Under current rules, airlines are required to disclose what they charge for bags, but not at the point where fares are first displayed to prospective passengers. In the proposed rules, the Transportation Department concluded the existing system is insufficient.

“Consumers are often diverted to complex charts that are confusing, prolong the consumer’s process of evaluating itineraries and fares for purchase, and may ultimately not be instructive for many consumers in determining the bag fee that would apply to them,” the agency wrote in the proposal.
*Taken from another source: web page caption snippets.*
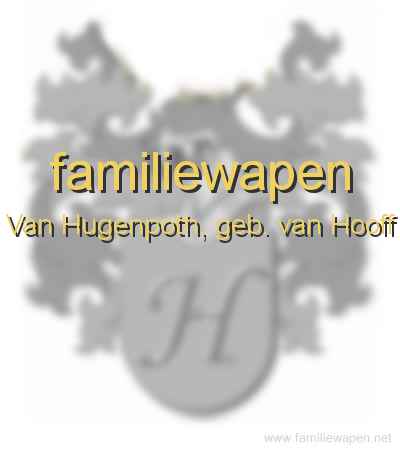 familiewapen Van Hugenpoth, geb. van Hooff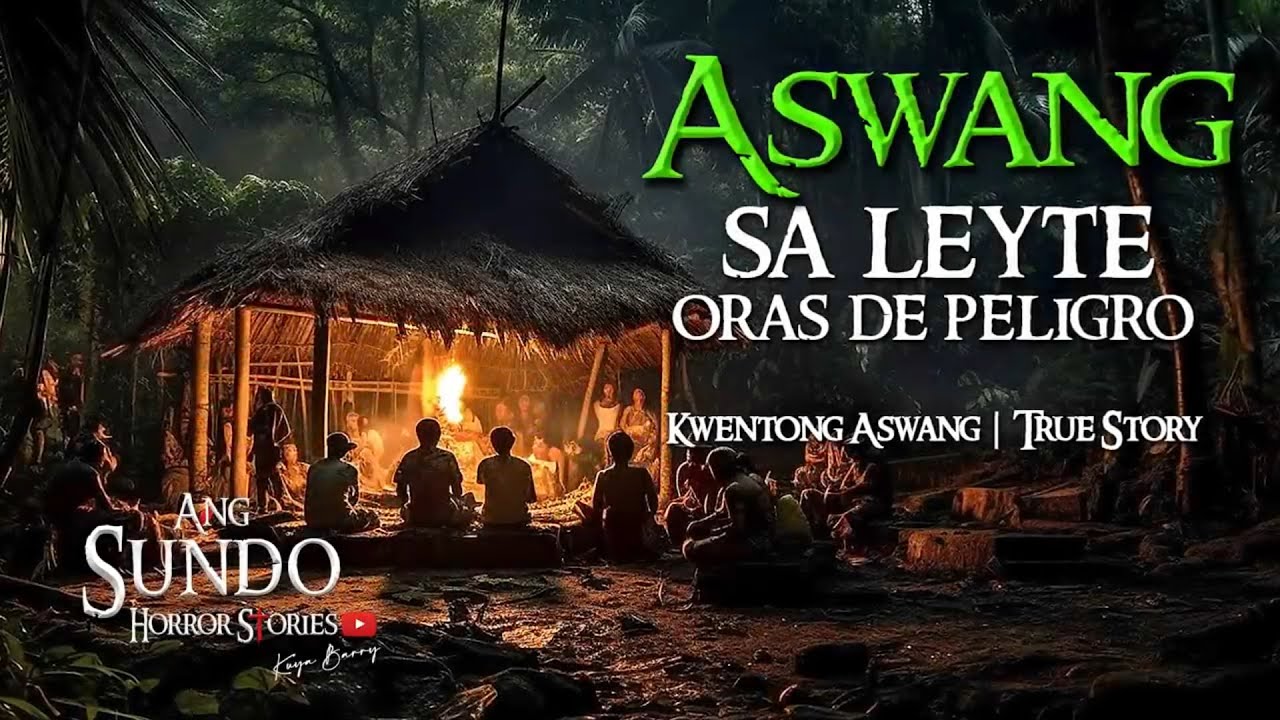 ASWANG SA LEYTE ORAS DE PELIGRO |  KWENTONG ASWANG  |  TRUE STORY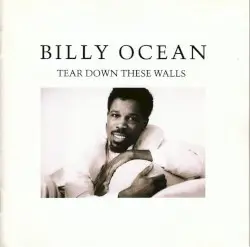 Tear Down These Walls by Billy Ocean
Ensuring that families with young children can sit together also has been a priority for consumer advocates, coming as the Transportation Department has urged airlines not to charge such fees. The new proposal requires that if carriers do charge for an adult and child to sit together, airlines must disclose the cost and allow it to be paid when a ticket is sold to avoid subsequent changes to the fees.

But Bill McGee, a senior fellow at the American Economic Liberties Project and a veteran consumer advocate, said he was disappointed the department didn’t propose banning family-seating fees.

“This is absurd that we’re even having to talk about it,” he said. “They have been dancing around this issue across three administrations now.”

The department has said it is reviewing airlines’ approaches to family seating and could still step in to prohibit the fees.

The new proposal comes after the department has proposed to clarify the definitions of canceled and significantly delayed flights that are eligible for refunds and proposed requiring airlines to issue vouchers to passengers who choose not to travel because they have COVID-19 or another serious communicable disease.

The proposed vouchers rule has received more than 4,000 comments from the public, many from regular travelers urging the department to impose new protections after a bumpy pandemic recovery that has seen a flood of flight cancellations and delays.

A separate proposal would require airlines to give refunds for WiFi fees if in-flight internet isn’t working and for bag fees when bags are delivered late. That proposal points to the lengthy review period required: the rule was proposed in July 2021 and has yet to be put into force.

The airline industry is dominated by four major carriers, and the Transportation Department will help review a proposed merger between JetBlue Airways and Spirit Airlines that could further consolidate the industry. The Justice Department is challenging an alliance between JetBlue and American Airlines, with a trial set to begin this week in federal court in Boston.